Tom Hart Dyke & Paul Winder “The Cloud Garden”

A couple of years after Orlean’s book, the newspapers were full of another adventure involving orchid hunting. In 2000, plant hunter Tom Hart Dyke and his back packing companion, Paul Winder, were kidnapped by FARC guerrillas in the Darien Gap between Panama and  Colombia –  “waltzing round the jungle like a school trip gone wrong”.*

Tom had discovered orchids when he was nine and from there on he was hooked, “I tried to count every native orchid on the golf course near my home. Four days later, I finished. I had counted 63,424.” *

Held for 9 months they were threatened with death and British officials were said to have given them up for dead. Tom occupied his mind by designing a garden in the form of a map of the world which he hoped to live to see coming to fruition in the gardens of his family home, Lullingstone Castle in Kent. He even tried to make little gardens around his kidnap site in the mountains though this irritated his captors who could understand digging and even weeding but orchid growing was beyond them and they burnt his seeds.

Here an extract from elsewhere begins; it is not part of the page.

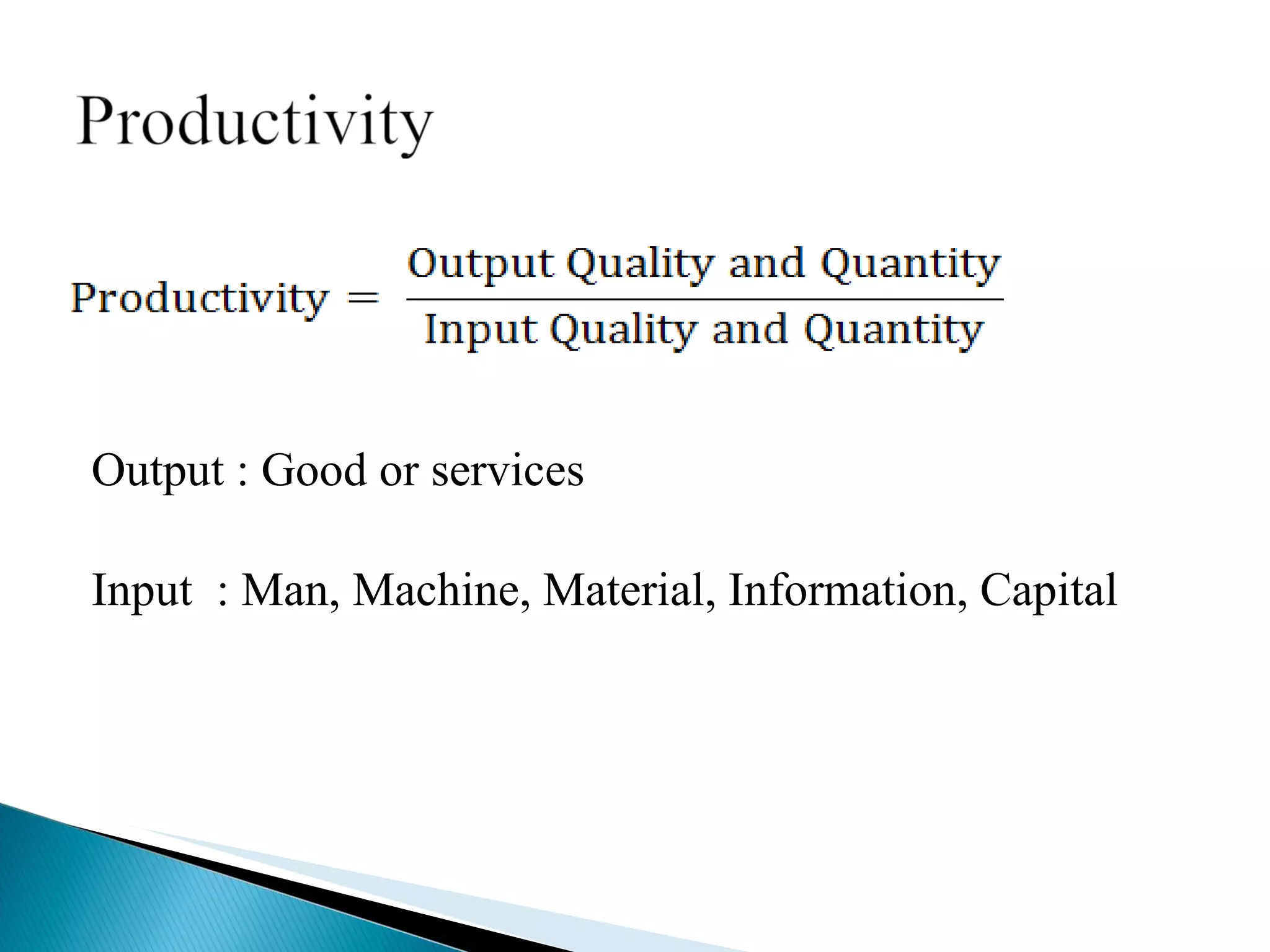 Productivity

$\text{Productivity} = \frac{\text{Output Quality and Quantity}}{\text{Input Quality and Quantity}}$

Output : Good or services

Input : Man, Machine, Material, Information, Capital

No ransom demands were ever issued and the pair were released just before Christmas 2000. Their book The Cloud Garden was published in 2003. The garden Hart Dyke designed in the mountains was opened in 2005 with the planting of an Agave americana just above the Darien Gap (remember his garden was in the form of a world map). “I chose it (the agave) because Paul hates orchids,” says Hart Dyke. “And because it is the spiniest and prickliest of all the plants — which was a pain to plant.” *

We may be seeing more of our own garden walls and fences than we might wish, but we can always escape with a book that makes you happy to be at home.

Whitework O for orchid (hand embroidered by Mary Addison)

(*All quotes from an article in the Sunday Times July 31 2005).